Decisão: Trata-se de habeas corpus, com pedido liminar, impetrado contra decisão monocrática do Superior Tribunal de Justiça no habeas corpus nº 831.390.
Colhe-se dos autos que o paciente foi preso preventivamente pela suposta prática do crime previsto no artigo 217-A, caput, do Código Penal.
Contra esse decisum, a defesa manejou habeas corpus perante o Tribunal de origem, sem, contudo, obter êxito.
Irresignada, a defesa impetrou novo writ perante o Superior Tribunal de Justiça, o qual foi indeferido liminarmente.
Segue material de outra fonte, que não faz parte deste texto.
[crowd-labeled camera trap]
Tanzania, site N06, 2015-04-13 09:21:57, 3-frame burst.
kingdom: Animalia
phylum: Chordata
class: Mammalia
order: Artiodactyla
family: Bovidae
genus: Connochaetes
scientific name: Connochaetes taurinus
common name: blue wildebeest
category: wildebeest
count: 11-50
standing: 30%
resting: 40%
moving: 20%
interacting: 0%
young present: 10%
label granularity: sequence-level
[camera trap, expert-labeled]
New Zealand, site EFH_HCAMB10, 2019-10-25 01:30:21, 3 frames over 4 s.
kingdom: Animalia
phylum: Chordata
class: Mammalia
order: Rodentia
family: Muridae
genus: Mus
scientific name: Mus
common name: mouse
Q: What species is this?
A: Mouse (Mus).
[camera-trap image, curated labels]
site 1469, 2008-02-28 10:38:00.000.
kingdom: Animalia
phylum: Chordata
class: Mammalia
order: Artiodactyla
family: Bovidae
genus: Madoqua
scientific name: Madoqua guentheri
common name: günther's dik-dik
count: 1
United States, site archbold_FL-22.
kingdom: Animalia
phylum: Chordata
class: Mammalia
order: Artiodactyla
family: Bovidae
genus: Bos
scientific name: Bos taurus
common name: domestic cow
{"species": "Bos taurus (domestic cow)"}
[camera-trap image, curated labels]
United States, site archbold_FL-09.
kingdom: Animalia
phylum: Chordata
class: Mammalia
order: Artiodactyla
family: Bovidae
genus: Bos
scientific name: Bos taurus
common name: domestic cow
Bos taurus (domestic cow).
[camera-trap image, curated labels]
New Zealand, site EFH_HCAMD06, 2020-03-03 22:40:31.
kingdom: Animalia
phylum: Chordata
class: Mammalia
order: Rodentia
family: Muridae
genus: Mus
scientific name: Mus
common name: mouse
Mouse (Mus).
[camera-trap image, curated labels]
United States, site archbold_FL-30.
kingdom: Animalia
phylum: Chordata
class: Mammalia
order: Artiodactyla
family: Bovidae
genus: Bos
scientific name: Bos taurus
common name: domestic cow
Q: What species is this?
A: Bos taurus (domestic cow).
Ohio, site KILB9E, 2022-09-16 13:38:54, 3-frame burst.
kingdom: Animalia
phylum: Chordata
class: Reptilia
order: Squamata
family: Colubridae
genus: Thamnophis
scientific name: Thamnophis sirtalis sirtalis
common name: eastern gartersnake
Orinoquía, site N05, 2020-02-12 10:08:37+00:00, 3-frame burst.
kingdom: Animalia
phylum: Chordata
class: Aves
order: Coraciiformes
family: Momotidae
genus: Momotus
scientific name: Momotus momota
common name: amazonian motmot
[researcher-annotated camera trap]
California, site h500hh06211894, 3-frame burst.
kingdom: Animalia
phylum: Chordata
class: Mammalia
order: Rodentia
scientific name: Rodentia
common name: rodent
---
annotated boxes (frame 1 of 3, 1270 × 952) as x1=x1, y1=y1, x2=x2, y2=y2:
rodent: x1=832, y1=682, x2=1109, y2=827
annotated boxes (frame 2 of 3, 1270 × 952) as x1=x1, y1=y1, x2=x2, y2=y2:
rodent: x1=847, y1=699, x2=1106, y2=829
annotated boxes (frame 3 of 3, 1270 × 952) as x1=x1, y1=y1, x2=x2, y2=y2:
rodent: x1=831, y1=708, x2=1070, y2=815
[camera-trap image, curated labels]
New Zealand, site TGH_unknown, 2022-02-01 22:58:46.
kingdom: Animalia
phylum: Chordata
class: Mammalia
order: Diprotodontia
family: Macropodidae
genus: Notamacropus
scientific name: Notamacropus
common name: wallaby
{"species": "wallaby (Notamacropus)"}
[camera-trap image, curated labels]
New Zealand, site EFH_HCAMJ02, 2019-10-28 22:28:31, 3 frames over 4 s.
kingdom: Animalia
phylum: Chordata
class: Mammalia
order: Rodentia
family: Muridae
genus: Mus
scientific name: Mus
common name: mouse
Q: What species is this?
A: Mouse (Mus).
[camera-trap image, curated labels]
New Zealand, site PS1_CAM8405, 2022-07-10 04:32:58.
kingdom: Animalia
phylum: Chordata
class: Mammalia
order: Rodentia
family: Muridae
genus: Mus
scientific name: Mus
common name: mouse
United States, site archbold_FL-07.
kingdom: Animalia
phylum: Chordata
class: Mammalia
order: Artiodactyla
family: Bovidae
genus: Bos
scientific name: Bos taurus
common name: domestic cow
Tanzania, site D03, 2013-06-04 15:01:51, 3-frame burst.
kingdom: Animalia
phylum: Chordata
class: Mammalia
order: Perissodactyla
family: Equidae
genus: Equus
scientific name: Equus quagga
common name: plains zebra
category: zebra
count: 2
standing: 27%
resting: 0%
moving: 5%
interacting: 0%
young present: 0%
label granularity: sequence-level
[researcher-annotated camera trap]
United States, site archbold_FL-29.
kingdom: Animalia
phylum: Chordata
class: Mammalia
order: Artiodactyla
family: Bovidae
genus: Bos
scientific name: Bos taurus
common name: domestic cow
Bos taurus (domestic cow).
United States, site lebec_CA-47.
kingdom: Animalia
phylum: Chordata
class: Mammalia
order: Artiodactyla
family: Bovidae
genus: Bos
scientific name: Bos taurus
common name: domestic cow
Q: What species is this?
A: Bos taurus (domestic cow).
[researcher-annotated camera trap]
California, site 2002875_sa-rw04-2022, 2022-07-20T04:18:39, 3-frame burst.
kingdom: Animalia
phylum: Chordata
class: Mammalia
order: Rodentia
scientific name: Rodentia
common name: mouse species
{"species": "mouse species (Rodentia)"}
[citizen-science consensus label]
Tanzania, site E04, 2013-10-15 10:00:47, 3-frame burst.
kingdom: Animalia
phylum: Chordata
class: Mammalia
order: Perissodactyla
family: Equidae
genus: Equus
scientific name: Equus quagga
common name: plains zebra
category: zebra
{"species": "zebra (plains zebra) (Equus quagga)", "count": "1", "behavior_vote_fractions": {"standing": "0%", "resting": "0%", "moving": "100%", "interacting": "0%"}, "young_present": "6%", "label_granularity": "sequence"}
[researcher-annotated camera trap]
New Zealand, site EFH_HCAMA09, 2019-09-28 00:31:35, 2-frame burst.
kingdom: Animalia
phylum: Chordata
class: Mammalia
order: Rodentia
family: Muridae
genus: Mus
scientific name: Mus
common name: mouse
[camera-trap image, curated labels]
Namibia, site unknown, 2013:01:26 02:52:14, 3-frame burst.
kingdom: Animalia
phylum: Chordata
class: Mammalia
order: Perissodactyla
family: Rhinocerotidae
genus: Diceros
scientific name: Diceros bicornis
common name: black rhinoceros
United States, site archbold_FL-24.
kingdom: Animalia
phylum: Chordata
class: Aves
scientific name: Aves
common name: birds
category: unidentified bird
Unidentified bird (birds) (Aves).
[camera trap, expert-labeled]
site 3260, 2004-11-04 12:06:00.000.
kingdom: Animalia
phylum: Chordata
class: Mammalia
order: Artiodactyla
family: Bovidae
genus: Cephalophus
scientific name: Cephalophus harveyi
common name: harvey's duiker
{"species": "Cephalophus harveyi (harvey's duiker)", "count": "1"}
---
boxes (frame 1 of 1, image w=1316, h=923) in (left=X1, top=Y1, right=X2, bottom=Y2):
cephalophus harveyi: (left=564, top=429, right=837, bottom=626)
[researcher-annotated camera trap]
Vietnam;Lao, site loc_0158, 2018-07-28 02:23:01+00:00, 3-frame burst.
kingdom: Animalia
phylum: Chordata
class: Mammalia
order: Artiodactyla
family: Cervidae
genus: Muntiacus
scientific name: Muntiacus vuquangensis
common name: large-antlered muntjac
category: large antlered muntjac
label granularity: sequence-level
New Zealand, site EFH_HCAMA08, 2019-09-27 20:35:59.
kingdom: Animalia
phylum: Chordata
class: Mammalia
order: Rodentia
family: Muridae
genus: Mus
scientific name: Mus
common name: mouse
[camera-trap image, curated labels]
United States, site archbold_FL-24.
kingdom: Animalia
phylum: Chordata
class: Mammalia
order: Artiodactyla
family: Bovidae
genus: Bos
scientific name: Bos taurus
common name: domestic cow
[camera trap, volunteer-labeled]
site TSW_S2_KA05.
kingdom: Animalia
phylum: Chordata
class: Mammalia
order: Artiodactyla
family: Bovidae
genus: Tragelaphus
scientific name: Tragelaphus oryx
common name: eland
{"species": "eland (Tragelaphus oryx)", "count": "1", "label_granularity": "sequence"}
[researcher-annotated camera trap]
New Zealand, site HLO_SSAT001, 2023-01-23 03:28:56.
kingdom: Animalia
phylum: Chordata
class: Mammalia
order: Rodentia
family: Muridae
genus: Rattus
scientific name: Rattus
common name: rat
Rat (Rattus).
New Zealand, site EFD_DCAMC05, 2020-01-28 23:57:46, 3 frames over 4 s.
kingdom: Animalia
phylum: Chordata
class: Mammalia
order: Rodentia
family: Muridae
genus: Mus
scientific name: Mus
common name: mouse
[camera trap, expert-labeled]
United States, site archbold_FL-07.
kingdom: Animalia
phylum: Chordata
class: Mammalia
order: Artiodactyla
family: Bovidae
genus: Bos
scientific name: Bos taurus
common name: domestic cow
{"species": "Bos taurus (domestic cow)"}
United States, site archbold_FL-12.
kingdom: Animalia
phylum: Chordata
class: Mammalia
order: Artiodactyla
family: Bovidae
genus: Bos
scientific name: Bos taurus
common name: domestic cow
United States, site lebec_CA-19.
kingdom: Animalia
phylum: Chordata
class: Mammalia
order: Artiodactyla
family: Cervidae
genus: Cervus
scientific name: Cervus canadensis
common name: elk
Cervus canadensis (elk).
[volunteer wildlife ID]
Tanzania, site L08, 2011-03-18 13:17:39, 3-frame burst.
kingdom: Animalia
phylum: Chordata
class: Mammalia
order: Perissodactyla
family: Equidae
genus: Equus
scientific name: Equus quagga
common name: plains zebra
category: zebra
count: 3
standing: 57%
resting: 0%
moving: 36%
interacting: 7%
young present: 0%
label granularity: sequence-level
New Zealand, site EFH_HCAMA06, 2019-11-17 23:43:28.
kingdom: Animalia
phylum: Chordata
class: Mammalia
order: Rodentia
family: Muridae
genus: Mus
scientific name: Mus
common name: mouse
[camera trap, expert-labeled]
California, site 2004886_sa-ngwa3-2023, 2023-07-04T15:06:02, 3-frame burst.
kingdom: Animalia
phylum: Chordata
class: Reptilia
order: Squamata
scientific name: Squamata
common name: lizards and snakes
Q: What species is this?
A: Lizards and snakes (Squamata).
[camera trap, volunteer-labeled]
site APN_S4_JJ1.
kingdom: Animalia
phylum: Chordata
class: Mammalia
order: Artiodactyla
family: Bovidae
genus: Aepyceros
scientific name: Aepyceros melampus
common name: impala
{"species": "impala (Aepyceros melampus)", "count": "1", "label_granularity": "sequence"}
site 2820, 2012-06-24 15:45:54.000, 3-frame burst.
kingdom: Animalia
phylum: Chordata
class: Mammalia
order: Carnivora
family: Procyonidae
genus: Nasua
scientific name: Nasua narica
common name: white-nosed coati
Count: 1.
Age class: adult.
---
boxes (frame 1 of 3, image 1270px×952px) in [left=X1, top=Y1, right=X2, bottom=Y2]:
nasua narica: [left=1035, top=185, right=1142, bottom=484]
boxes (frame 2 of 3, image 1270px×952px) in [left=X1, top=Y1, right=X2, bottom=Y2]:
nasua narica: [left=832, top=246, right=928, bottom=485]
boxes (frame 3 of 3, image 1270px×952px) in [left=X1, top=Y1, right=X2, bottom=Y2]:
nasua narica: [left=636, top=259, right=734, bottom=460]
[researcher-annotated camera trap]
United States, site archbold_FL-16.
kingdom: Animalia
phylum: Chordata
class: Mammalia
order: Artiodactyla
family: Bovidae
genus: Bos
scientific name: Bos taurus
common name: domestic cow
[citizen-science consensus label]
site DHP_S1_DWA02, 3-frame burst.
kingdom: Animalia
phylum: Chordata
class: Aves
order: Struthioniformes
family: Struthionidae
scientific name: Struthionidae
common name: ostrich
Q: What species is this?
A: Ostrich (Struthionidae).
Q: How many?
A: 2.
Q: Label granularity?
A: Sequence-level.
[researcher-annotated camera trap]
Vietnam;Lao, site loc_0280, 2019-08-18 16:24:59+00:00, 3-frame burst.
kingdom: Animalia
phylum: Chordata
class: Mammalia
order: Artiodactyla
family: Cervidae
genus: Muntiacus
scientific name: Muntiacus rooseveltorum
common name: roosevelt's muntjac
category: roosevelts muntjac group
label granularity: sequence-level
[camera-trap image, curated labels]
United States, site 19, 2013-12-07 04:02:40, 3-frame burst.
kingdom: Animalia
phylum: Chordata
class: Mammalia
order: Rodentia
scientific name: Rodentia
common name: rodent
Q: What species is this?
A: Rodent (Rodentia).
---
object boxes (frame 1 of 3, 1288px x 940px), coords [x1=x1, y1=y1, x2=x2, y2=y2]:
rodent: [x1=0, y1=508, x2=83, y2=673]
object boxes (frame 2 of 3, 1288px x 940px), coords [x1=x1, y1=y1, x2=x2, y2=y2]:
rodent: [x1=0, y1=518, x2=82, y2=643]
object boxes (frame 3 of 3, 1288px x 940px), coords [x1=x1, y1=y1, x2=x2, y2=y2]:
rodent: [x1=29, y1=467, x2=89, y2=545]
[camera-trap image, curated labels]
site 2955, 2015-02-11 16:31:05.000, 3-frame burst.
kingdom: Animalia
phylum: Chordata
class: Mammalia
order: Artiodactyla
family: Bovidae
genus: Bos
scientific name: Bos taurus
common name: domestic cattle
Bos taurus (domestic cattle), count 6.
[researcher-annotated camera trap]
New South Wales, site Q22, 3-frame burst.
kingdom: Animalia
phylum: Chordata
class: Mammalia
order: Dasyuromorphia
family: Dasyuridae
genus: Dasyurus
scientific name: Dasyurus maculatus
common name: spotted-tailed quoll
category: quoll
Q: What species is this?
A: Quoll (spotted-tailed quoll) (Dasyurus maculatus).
No presente habeas corpus, sustenta, em síntese, a existência de constrangimento ilegal consubstanciado na constrição cautelar da liberdade do paciente.
Alega que “o ato coator é extremamente genérico, ao passo que, de suas 31 (trinta e uma) páginas, 23 (vinte e três) foram utilizadas para indicar superficialmente os requisitos e pressupostos da prisão preventiva, fazendo uma extensa análise preliminar abstrata, sem ao menos individualizar e traduzir no presente caso tais elementos”. Aduz, ainda que “o decreto de prisão preventiva apontou como fundamento para se inferir o risco à ordem pública apenas as investigações em curso, a intranquilidade e insegurança social e o clamor público, os quais, no caso concreto, não são elevadas o suficiente para autorizar, por si só, a prisão processual”. Ressalta inexistir “qualquer indício de que se em liberdade, o Paciente intimidará as vítimas ou poderá se aproximar destas, visto que, moram em endereços distintos e desde o início das investigações nunca sequer procurou qualquer vítima”. Assevera, por fim, que “a sua presunção à inocência também segue violada, ao passo que o ato coator transcreveu, reforçando a parte da decisão originária que adentrou o campo da culpabilidade, entrando no mérito, pré-condenando e prejulgando o Paciente, dando a certeza de que este teria praticado o delito”.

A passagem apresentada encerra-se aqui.